Written by Jim Kelly — Conflicts between criminals tend to be called ‘wars’. Thus we have turf wars, drug wars, and even scraps between rival ice cream vendors which are known as ice cream wars. But here we have a first. In At Death’s Window we bring you samphire wars.
Samphire is an edible plant which grows on coastal marshes, and for centuries was a freely-available cheap food for local people. Now, however, it has been discovered by those who cook and eat the fancy dishes in London’s finest restaurants. Samphire can be picked for nothing or, at worst, bought in Norfolk markets for £2 a kilo, but when it is packed and driven down to London it retails for closer to £20 a kilo. So, in this latest outing for Inspector Peter Shaw and Sergeant George Valentine, trouble breaks out between the local pickers of the plant, and gangs of industrial level harvesters employed by criminals more used to turning a profit by dealing in narcotics.

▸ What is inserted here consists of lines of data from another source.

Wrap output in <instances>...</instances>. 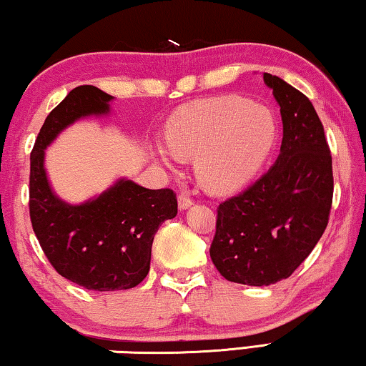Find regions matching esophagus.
Returning <instances> with one entry per match:
<instances>
[{
    "instance_id": "esophagus-1",
    "label": "esophagus",
    "mask_w": 366,
    "mask_h": 366,
    "mask_svg": "<svg viewBox=\"0 0 366 366\" xmlns=\"http://www.w3.org/2000/svg\"><path fill=\"white\" fill-rule=\"evenodd\" d=\"M177 202H179V209H181V210H185V209H189V207L194 204V202H192V199H190V197H189V195H185V194H179V197H177Z\"/></svg>"
}]
</instances>
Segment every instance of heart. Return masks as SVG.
I'll use <instances>...</instances> for the list:
<instances>
[{
  "mask_svg": "<svg viewBox=\"0 0 366 366\" xmlns=\"http://www.w3.org/2000/svg\"><path fill=\"white\" fill-rule=\"evenodd\" d=\"M166 138L172 154L195 156V176L205 189L227 192L258 176L276 146L277 122L269 108L247 98L218 97L184 107ZM161 156L171 161L167 152Z\"/></svg>",
  "mask_w": 366,
  "mask_h": 366,
  "instance_id": "heart-1",
  "label": "heart"
}]
</instances>
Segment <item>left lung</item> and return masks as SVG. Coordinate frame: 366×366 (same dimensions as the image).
<instances>
[{"label":"left lung","mask_w":366,"mask_h":366,"mask_svg":"<svg viewBox=\"0 0 366 366\" xmlns=\"http://www.w3.org/2000/svg\"><path fill=\"white\" fill-rule=\"evenodd\" d=\"M263 79L281 107V152L258 181L218 205L210 244L218 272L248 286L297 269L325 232L334 197L330 148L312 103L276 75Z\"/></svg>","instance_id":"8db88e82"}]
</instances>
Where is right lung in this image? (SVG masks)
Instances as JSON below:
<instances>
[{"label":"right lung","mask_w":366,"mask_h":366,"mask_svg":"<svg viewBox=\"0 0 366 366\" xmlns=\"http://www.w3.org/2000/svg\"><path fill=\"white\" fill-rule=\"evenodd\" d=\"M112 95L80 85L47 114L31 151L29 215L44 254L59 274L90 291H122L148 276L152 239L177 215L171 189H146L127 179L85 204L57 197L44 169V149L64 128L110 112Z\"/></svg>","instance_id":"1"}]
</instances>
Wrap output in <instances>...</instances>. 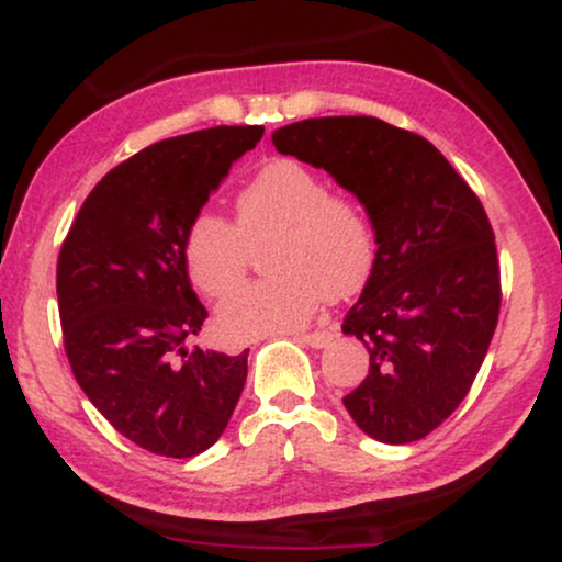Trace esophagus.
Returning <instances> with one entry per match:
<instances>
[{
    "label": "esophagus",
    "instance_id": "esophagus-1",
    "mask_svg": "<svg viewBox=\"0 0 562 562\" xmlns=\"http://www.w3.org/2000/svg\"><path fill=\"white\" fill-rule=\"evenodd\" d=\"M333 333H325V329H317V333H306V335H296L299 342L312 345V348H325V345L333 342Z\"/></svg>",
    "mask_w": 562,
    "mask_h": 562
}]
</instances>
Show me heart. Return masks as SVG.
<instances>
[{"mask_svg":"<svg viewBox=\"0 0 562 562\" xmlns=\"http://www.w3.org/2000/svg\"><path fill=\"white\" fill-rule=\"evenodd\" d=\"M271 234L272 279L235 292L217 310L220 329L237 340L304 327L325 299L358 294L379 258L363 202L329 191L314 168L276 158L235 194V222L214 212L191 220L183 258L194 286L212 299L227 296L247 274L251 248Z\"/></svg>","mask_w":562,"mask_h":562,"instance_id":"heart-1","label":"heart"}]
</instances>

When a man’s body is found weighted down with a sandbank off the north Norfolk coast, and in his pocket is a bunch of samphire, Shaw is convinced that a message is being sent. But by whom, and to whom? A local wheeler-dealer, John Jack Stepney is the first port of call for the police, but he denies all knowledge. With the Duke and Duchess of Cambridge having announced their plans to live in a local stately home, Shaw is also under pressure to solve a series of break-ins at second homes in the intensely fashionable area of Burnham Market and Brancaster. Then, another body is found. This time, it is that of Shrimp Davies, a local fisherman.

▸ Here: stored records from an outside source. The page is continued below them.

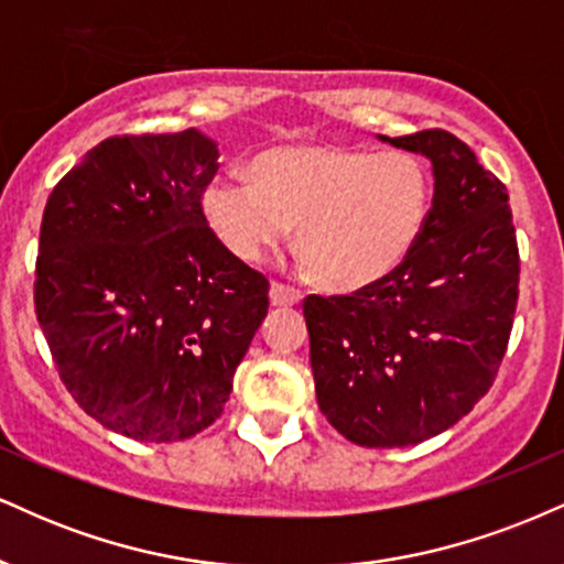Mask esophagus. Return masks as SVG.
Returning a JSON list of instances; mask_svg holds the SVG:
<instances>
[{"label": "esophagus", "mask_w": 564, "mask_h": 564, "mask_svg": "<svg viewBox=\"0 0 564 564\" xmlns=\"http://www.w3.org/2000/svg\"><path fill=\"white\" fill-rule=\"evenodd\" d=\"M269 301H271V306H297V303H301V293L293 288H288V284L271 282Z\"/></svg>", "instance_id": "esophagus-1"}]
</instances>
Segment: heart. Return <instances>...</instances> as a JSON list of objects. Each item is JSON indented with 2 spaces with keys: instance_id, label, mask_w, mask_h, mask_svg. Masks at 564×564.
<instances>
[{
  "instance_id": "heart-1",
  "label": "heart",
  "mask_w": 564,
  "mask_h": 564,
  "mask_svg": "<svg viewBox=\"0 0 564 564\" xmlns=\"http://www.w3.org/2000/svg\"><path fill=\"white\" fill-rule=\"evenodd\" d=\"M253 182L218 176L200 205L218 242L242 263L282 245L297 224L306 267L329 290L354 293L412 256L433 205V178L412 152L284 144L250 163Z\"/></svg>"
}]
</instances>
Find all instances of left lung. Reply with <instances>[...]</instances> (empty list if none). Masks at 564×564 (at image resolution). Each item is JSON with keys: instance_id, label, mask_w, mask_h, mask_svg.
Wrapping results in <instances>:
<instances>
[{"instance_id": "obj_1", "label": "left lung", "mask_w": 564, "mask_h": 564, "mask_svg": "<svg viewBox=\"0 0 564 564\" xmlns=\"http://www.w3.org/2000/svg\"><path fill=\"white\" fill-rule=\"evenodd\" d=\"M433 165L425 231L393 274L354 295H308L316 401L367 448L443 433L499 372L518 308L520 256L505 184L443 129L380 137Z\"/></svg>"}]
</instances>
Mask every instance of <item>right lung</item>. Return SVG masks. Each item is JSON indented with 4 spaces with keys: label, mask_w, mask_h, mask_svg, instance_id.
<instances>
[{
    "label": "right lung",
    "mask_w": 564,
    "mask_h": 564,
    "mask_svg": "<svg viewBox=\"0 0 564 564\" xmlns=\"http://www.w3.org/2000/svg\"><path fill=\"white\" fill-rule=\"evenodd\" d=\"M216 171L218 144L197 129L110 137L46 200L36 319L68 393L126 438L214 425L267 319V276L203 216Z\"/></svg>",
    "instance_id": "right-lung-1"
}]
</instances>
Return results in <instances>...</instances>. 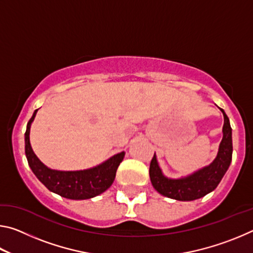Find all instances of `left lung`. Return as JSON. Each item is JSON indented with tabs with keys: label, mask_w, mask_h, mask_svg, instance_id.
<instances>
[{
	"label": "left lung",
	"mask_w": 253,
	"mask_h": 253,
	"mask_svg": "<svg viewBox=\"0 0 253 253\" xmlns=\"http://www.w3.org/2000/svg\"><path fill=\"white\" fill-rule=\"evenodd\" d=\"M224 117L223 138L220 144L215 160L207 168L198 170L185 178L170 179L162 174L156 156L154 155L149 165V177L158 193L177 201H193L203 198L215 190L232 161V129L230 121L223 109Z\"/></svg>",
	"instance_id": "left-lung-1"
}]
</instances>
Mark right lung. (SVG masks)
<instances>
[{
    "mask_svg": "<svg viewBox=\"0 0 253 253\" xmlns=\"http://www.w3.org/2000/svg\"><path fill=\"white\" fill-rule=\"evenodd\" d=\"M37 110H34L31 119L27 125L25 131V155L29 166L39 181L53 193L71 200H87L101 194L113 184L119 164L125 153L122 152L110 157L108 161L98 165L97 168L76 172H63L54 170L42 164L39 158L33 153L30 145V127L36 117Z\"/></svg>",
    "mask_w": 253,
    "mask_h": 253,
    "instance_id": "obj_1",
    "label": "right lung"
}]
</instances>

Back at West Norfolk police HQ in the unfashionable town of King’s Lynn, someone is tampering with the drugs sold on the street. They’re being cut with an anti-cancer drug which can cause fatal consequences for the misuser. Shaw has an uneasy feeling that the drug deaths are linked to the samphire wars and the burglaries. And what about the peculiar case of someone shooting out the angels in the stained glass of a King’s Lynn church? How can this be connected to Shaw’s mounting case-load? As Shaw and Valentine strive for a break-through, hindered by their chief constable’s aversion to bad publicity, the list of victims and suspects grows to include a secretive stained glass expert, an ex-policeman who babysits expensive second homes for his London clients, and a disgraced anaesthetist who now lives on the streets and has a fear of angels.

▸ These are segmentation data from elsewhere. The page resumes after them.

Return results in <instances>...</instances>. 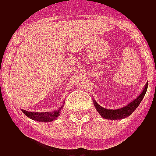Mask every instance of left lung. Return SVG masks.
Instances as JSON below:
<instances>
[{
	"label": "left lung",
	"instance_id": "obj_1",
	"mask_svg": "<svg viewBox=\"0 0 156 156\" xmlns=\"http://www.w3.org/2000/svg\"><path fill=\"white\" fill-rule=\"evenodd\" d=\"M147 88H148V83L144 87V91L142 92V94L139 95L138 97L129 103L127 105H125L124 107L120 108V109L116 110H110L105 109L104 107L100 106L99 104H97L96 101H94V104L95 105V108L99 112V113L101 115L102 118H104L105 119H111V120H116V119H122L126 117H129V115L131 114L137 108V106L140 105L141 101L144 99V95L147 92Z\"/></svg>",
	"mask_w": 156,
	"mask_h": 156
}]
</instances>
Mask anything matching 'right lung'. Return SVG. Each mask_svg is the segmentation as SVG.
<instances>
[{"mask_svg":"<svg viewBox=\"0 0 156 156\" xmlns=\"http://www.w3.org/2000/svg\"><path fill=\"white\" fill-rule=\"evenodd\" d=\"M62 108V106L59 107V109L56 110L54 112H30L26 110H22V112L26 116L33 120L39 121V122H51L57 119V117L60 115Z\"/></svg>","mask_w":156,"mask_h":156,"instance_id":"add662e5","label":"right lung"}]
</instances>
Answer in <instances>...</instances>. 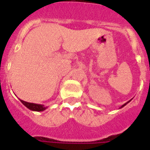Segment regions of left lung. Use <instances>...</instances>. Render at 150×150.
<instances>
[{
    "mask_svg": "<svg viewBox=\"0 0 150 150\" xmlns=\"http://www.w3.org/2000/svg\"><path fill=\"white\" fill-rule=\"evenodd\" d=\"M130 101H131V100H129V101H128V102L125 103V104H123V105H122V106H121V107H120V108H121V107H125V105H126V104H127V103H129V102H130Z\"/></svg>",
    "mask_w": 150,
    "mask_h": 150,
    "instance_id": "left-lung-1",
    "label": "left lung"
}]
</instances>
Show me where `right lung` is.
<instances>
[{
	"label": "right lung",
	"instance_id": "add662e5",
	"mask_svg": "<svg viewBox=\"0 0 150 150\" xmlns=\"http://www.w3.org/2000/svg\"><path fill=\"white\" fill-rule=\"evenodd\" d=\"M20 101H21L27 108H29V110H33V111H43V110H46V108H47V107H44V105L33 103H28L25 102V101H23V100H20Z\"/></svg>",
	"mask_w": 150,
	"mask_h": 150
}]
</instances>
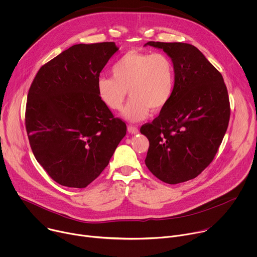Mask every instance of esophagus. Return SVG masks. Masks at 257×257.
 Returning a JSON list of instances; mask_svg holds the SVG:
<instances>
[{
	"instance_id": "esophagus-1",
	"label": "esophagus",
	"mask_w": 257,
	"mask_h": 257,
	"mask_svg": "<svg viewBox=\"0 0 257 257\" xmlns=\"http://www.w3.org/2000/svg\"><path fill=\"white\" fill-rule=\"evenodd\" d=\"M127 129H128V132H129V133H131V134H137V133L139 132V130H138V128H137L136 126L129 125Z\"/></svg>"
}]
</instances>
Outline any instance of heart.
Returning a JSON list of instances; mask_svg holds the SVG:
<instances>
[{
    "label": "heart",
    "mask_w": 257,
    "mask_h": 257,
    "mask_svg": "<svg viewBox=\"0 0 257 257\" xmlns=\"http://www.w3.org/2000/svg\"><path fill=\"white\" fill-rule=\"evenodd\" d=\"M111 74L112 78H98L97 96L105 107L119 111L128 90L131 98L122 116L130 122L148 118L151 108L161 111L174 93V66L171 59L161 53L130 51L113 65Z\"/></svg>",
    "instance_id": "1"
}]
</instances>
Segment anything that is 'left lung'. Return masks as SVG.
Here are the masks:
<instances>
[{
	"instance_id": "left-lung-1",
	"label": "left lung",
	"mask_w": 257,
	"mask_h": 257,
	"mask_svg": "<svg viewBox=\"0 0 257 257\" xmlns=\"http://www.w3.org/2000/svg\"><path fill=\"white\" fill-rule=\"evenodd\" d=\"M172 60L175 88L159 117L140 128L150 149L145 165L160 180L178 184L197 177L213 160L230 120L223 76L194 46L149 42Z\"/></svg>"
}]
</instances>
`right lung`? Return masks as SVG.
<instances>
[{
    "mask_svg": "<svg viewBox=\"0 0 257 257\" xmlns=\"http://www.w3.org/2000/svg\"><path fill=\"white\" fill-rule=\"evenodd\" d=\"M119 48L72 46L44 65L27 95L25 126L32 153L62 186L85 188L107 166L126 124L99 100L96 82Z\"/></svg>",
    "mask_w": 257,
    "mask_h": 257,
    "instance_id": "1",
    "label": "right lung"
}]
</instances>
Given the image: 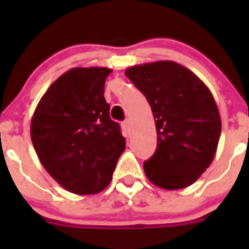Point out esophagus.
I'll return each mask as SVG.
<instances>
[{"mask_svg": "<svg viewBox=\"0 0 249 249\" xmlns=\"http://www.w3.org/2000/svg\"><path fill=\"white\" fill-rule=\"evenodd\" d=\"M129 126H131V121H129V120L123 121V123H122L123 129H126V131H129Z\"/></svg>", "mask_w": 249, "mask_h": 249, "instance_id": "obj_1", "label": "esophagus"}]
</instances>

There is so much to enjoy about this book. Unusually, both Shaw and Valentine are equally fully rounded and imagined characters, unlike many fictional inspector-sergeant duos. Valentine’s slightly dour and introspective outward demeanour plays beautifully alongside his constant grief over the death of his wife. Shaw is a good copper, but he is constantly worried about his eyesight problems, and the business plans of his wife, Lena.
Kelly has a painter’s eye for landscape, and the imagination of a poet. His prose is effortless and elegant without being in the least bit pretentious. At Death’s Window is much more than a police procedural, even though it operates on one level as a classic whodunnit. The final plot twists are ingenious but totally plausible, and there are many real-life issues raised in the book, which make it all the more thoughtful – and thought-provoking. Finally, and more trivially, anyone who knows King’s Lynn well will have great fun spotting the local landmarks which Kelly uses as a backdrop.
At Death’s Window is released on 27 October.